● EXERCISE SET:
1. Can you print the part of the thread on LLM jailbreaks that opens with the words containing "At this point" and closes with "individual might listen."?
2. How would you rewrite the paragraph of the thread on LLM jailbreaks that starts "ChatGPT is miserable" more briefly, keeping its main facts?

Comment by PunchyHamster
1 month ago
Putting effort into preventing jailbreaks seems like a waste, it's clearly what people want to use your product for, why annoy customers instead of providing the option in the first place ?
Also I'm curious what's the "demon" data point with a bunch of ones that have positive connotation
There will be people who want to experiment, but there's no particular reason why a company that intends to offer a helpful assistant needs to serve them. They can go try Character.ai or something.
ChatGPT is miserable if your input data involves any kind of reporting on crime. It'll reject even "summarize this article" requests if the content is too icky. Not a very helpful assistant.
I hear the API is more liberal but I haven't tried it.
A company that intends to offer a helpful assistant might find that the "assistant character" of an LLM is not adequate for being a helpful assistant.
To support GP‘s point: I have Claude connected to a database and wanted it to drop a table.
Claude is trained to refuse this, despite the scenario being completely safe since I own both parts! I think this is the “LLMs should just do what the user says” perspective.
Of course this breaks down when you have an adversarial relationship between LLM operator and person interacting with it (though arguably there is no safe way to support this scenario due to jailbreak concerns).
Some of the customers are mentally unwell and are unable to handle an LLM telling them it's sentient.
At this point it's pretty clear that the main risk of LLMs to any one individual are that they'll encourage them to kill themselves and the individual might listen.

● THE DATA:

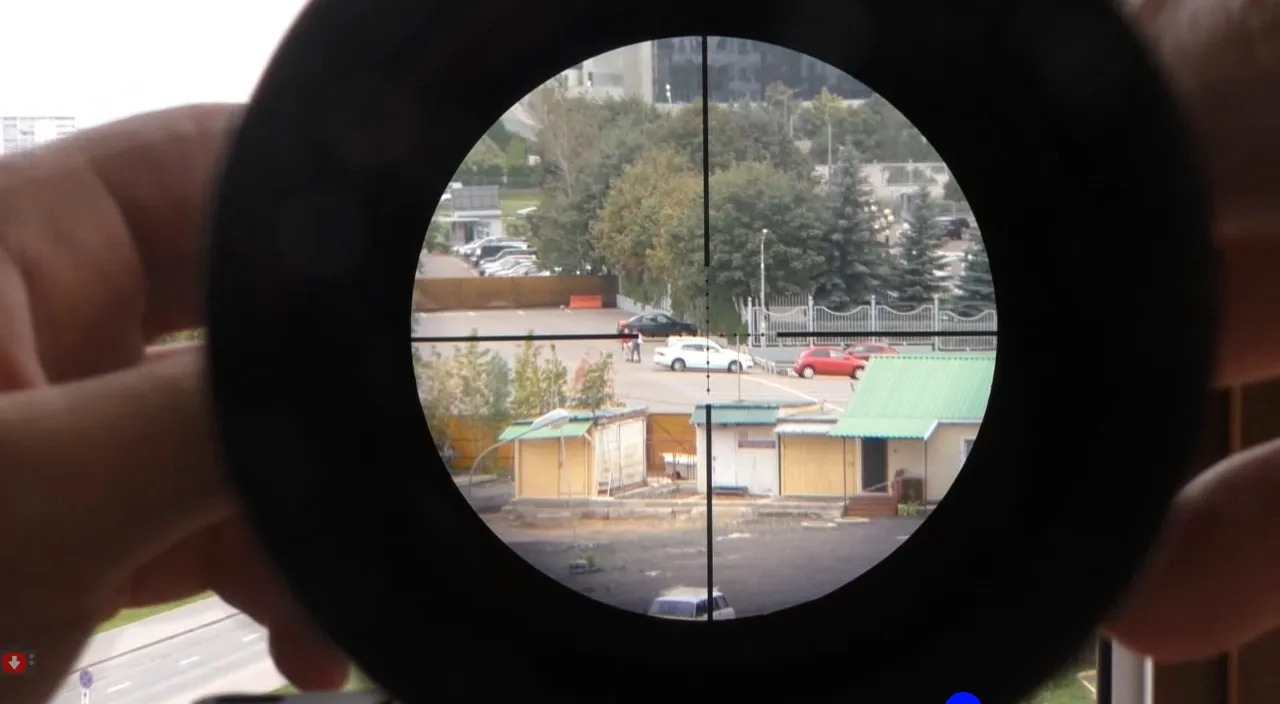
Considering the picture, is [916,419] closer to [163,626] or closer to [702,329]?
[702,329]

● SOLUTIONS BY TASK:
1.
At this point it's pretty clear that the main risk of LLMs to any one individual are that they'll encourage them to kill themselves and the individual might listen.

2. ChatGPT handles crime-reporting input badly. It refuses even requests to summarize an article if the content is too icky, so it is not a very helpful assistant.